Fig. 121.9 Ultrastructure of a full-thickness RPE–choroid graft. Scanning electron micrograph showing the regular alignment of retinal pigment epithelium (RPE), choriocapillaris and the continuous Bruch’s membrane between (arrowheads). The challenge of any stem cell approach will be to recreate a structure similar to this, particularly as autologous tissue can be harvested with minimal risk from the anterior region of the eye and supports foveal vision up to at least 20/30.

(Reproduced with permission from MacLaren RE, Pearson RA. Stem cell therapy and the retina. Eye 2007;21:1352–9.⁷²)

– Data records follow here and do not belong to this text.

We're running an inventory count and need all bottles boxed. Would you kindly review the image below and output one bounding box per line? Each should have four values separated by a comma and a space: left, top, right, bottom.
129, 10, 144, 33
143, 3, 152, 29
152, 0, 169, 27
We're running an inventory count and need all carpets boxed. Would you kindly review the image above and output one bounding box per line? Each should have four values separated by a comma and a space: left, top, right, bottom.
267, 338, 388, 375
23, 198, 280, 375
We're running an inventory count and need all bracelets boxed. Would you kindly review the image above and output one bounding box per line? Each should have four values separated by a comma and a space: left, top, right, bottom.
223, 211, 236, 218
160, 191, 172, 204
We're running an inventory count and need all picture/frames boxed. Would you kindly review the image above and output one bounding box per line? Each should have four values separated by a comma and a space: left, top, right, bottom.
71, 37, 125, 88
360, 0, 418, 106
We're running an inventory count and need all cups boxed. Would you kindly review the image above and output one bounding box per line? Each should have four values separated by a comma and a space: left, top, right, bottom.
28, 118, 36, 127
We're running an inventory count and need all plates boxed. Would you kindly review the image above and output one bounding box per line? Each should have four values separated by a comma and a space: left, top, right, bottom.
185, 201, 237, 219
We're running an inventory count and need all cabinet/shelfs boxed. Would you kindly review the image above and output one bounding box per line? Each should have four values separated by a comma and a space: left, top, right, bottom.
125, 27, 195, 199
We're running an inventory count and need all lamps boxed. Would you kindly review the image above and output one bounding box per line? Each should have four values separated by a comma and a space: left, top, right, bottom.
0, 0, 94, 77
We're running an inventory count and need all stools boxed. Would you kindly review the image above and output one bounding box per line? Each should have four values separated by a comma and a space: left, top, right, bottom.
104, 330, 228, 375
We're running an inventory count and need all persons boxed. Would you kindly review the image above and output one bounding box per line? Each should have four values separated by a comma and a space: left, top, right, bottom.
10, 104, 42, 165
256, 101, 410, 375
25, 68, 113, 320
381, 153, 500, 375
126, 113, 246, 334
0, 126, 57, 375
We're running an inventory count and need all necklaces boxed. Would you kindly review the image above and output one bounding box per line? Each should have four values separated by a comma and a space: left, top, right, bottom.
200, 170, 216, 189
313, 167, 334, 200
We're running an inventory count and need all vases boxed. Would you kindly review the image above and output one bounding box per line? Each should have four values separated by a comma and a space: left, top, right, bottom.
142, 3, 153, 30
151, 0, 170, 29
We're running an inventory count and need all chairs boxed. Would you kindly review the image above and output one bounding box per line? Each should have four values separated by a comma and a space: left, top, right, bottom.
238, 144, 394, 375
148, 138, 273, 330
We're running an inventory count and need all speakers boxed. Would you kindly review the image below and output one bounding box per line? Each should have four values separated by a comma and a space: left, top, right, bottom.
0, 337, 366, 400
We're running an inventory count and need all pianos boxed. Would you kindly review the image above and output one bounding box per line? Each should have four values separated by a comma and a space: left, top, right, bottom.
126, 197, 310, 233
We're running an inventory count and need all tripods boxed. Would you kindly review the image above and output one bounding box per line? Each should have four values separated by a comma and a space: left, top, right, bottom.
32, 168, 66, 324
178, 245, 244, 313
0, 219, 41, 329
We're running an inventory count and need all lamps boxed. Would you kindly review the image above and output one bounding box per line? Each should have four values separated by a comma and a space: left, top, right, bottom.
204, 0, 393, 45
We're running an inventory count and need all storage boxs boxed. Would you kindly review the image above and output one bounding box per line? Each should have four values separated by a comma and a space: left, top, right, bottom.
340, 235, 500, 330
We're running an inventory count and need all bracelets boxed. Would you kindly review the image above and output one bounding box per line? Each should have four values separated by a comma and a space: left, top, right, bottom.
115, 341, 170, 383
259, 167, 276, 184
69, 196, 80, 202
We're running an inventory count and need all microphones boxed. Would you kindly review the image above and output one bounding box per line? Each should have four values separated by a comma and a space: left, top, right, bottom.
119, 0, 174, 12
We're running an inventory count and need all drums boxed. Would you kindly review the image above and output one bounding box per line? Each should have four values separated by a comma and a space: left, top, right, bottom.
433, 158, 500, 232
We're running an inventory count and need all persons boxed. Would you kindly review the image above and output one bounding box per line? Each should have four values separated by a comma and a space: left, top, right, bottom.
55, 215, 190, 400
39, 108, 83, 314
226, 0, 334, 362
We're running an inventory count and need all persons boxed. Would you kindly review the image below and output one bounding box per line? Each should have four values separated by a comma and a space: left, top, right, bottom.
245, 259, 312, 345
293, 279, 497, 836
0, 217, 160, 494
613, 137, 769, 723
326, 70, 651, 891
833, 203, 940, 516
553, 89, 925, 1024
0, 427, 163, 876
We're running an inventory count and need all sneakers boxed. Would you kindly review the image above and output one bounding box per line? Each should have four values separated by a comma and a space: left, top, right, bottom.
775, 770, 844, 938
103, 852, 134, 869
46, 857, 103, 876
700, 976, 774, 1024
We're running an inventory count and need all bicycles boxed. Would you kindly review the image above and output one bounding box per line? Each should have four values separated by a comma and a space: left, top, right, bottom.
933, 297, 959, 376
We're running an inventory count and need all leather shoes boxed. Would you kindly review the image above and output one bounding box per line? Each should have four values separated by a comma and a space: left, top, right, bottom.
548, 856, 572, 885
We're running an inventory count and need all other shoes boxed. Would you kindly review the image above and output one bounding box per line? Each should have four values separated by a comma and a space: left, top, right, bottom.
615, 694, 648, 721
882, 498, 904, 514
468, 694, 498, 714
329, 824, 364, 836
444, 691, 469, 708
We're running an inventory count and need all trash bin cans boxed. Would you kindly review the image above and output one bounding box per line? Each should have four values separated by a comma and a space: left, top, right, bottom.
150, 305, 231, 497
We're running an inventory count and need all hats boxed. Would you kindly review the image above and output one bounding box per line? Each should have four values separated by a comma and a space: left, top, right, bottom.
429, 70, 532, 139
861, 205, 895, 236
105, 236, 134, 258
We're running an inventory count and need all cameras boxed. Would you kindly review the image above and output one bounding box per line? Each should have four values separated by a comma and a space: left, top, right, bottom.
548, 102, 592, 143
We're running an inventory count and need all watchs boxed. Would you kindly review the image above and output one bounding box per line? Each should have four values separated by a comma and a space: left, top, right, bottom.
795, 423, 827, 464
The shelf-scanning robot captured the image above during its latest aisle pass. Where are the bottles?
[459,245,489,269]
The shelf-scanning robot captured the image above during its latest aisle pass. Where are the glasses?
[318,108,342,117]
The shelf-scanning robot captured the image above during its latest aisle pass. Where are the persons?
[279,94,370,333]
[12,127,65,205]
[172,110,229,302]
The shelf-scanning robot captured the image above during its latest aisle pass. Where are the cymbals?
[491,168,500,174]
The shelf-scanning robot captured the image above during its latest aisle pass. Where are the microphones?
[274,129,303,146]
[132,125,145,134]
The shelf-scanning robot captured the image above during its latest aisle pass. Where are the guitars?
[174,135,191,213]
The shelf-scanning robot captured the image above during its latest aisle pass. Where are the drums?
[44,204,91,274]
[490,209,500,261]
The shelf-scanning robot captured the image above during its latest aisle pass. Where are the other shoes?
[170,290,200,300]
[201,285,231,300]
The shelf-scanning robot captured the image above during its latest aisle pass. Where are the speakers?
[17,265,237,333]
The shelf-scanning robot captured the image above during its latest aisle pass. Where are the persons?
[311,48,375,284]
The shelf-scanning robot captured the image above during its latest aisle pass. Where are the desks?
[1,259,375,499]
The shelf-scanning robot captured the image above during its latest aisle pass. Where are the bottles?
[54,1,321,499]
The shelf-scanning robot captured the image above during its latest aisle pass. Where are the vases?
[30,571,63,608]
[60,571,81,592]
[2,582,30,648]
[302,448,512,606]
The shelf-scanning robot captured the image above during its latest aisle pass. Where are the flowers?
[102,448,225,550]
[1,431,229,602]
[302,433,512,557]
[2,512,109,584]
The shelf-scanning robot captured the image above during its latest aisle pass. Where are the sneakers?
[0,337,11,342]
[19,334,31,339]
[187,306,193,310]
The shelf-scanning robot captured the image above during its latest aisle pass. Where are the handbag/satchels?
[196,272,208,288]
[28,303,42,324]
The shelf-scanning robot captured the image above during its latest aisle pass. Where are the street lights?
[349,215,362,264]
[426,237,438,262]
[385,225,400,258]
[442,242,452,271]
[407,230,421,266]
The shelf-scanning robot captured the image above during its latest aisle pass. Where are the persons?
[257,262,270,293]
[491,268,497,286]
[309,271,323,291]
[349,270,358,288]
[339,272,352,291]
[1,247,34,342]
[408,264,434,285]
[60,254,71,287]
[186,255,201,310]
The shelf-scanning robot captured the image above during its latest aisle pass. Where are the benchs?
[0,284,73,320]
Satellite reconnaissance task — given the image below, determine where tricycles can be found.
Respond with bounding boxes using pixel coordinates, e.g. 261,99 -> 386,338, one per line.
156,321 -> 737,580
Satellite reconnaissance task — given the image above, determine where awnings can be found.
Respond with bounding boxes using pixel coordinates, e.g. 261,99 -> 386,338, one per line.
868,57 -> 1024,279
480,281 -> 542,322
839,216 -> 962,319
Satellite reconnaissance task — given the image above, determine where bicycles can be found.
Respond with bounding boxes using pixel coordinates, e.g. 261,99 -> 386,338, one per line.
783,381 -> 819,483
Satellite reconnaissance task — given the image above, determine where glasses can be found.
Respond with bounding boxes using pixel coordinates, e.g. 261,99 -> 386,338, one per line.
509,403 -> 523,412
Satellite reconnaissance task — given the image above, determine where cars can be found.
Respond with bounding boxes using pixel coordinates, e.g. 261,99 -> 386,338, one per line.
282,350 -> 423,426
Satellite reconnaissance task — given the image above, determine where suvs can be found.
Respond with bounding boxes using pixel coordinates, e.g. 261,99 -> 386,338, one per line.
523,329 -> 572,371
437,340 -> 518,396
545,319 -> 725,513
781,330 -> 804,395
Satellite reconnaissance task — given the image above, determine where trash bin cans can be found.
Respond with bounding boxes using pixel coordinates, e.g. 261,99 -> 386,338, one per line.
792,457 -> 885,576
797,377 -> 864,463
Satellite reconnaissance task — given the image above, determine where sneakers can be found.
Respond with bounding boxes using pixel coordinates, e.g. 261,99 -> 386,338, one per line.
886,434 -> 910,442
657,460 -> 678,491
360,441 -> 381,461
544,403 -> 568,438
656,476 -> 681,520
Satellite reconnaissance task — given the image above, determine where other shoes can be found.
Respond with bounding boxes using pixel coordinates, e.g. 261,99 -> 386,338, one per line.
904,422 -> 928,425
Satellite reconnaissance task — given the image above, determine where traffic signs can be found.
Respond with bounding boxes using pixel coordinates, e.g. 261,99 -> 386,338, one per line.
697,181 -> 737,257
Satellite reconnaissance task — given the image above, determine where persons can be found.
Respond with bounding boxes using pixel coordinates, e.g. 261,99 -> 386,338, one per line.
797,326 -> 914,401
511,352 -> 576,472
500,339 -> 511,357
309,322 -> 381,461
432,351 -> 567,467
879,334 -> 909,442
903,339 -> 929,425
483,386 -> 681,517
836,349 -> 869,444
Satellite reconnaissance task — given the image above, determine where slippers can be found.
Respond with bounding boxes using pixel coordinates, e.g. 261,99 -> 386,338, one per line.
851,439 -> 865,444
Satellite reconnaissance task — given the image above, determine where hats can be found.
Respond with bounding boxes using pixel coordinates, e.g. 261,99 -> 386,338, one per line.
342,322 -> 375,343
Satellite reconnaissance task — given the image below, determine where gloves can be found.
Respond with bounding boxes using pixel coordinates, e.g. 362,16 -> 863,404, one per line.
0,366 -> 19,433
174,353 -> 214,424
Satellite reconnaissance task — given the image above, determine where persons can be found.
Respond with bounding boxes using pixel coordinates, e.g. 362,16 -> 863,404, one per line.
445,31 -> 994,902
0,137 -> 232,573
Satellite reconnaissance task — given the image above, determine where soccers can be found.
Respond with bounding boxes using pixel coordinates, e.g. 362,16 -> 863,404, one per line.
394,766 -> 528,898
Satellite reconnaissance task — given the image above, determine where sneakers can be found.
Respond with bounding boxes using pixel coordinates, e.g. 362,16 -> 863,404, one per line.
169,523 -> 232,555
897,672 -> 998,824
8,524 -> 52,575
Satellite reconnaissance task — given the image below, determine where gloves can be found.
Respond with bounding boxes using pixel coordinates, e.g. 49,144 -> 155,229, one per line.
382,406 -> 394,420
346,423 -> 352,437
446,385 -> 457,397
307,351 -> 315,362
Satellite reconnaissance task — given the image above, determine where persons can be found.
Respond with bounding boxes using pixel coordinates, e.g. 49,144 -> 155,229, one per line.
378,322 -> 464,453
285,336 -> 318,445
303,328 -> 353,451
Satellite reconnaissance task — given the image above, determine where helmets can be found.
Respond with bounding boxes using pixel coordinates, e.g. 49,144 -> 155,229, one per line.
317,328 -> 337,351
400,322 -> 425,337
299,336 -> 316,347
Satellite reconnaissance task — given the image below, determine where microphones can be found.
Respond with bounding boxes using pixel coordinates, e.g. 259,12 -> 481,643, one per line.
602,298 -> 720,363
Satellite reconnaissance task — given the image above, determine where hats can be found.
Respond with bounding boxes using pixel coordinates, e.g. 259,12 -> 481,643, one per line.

Recently, a Phase I clinical trial has been approved by the FDA to use a stem cell approach to treat 12 patients with Stargardt disease.⁷⁴ This concept has many challenges, not least of which because many patients with Stargardt disease lose vision prior to disruption of the underlying RPE, presumably due to photoreceptor dysfunction.⁷⁵ Similarly, it is not clear if these transplanted RPE cells have any capacity to adhere to or polarize on the underlying Bruch’s membrane in these patients. Nevertheless, it is likely that observations on the behavior of these embryonic stem-cell-derived RPE cells will provide useful information on the viability or not of this as a potential future treatment. Moreover many of the technical challenges relating to surgery with these cells will be overcome, at least in part, as a result of what we have learnt to date with the surgical approaches using autologous RPE–choroid grafts.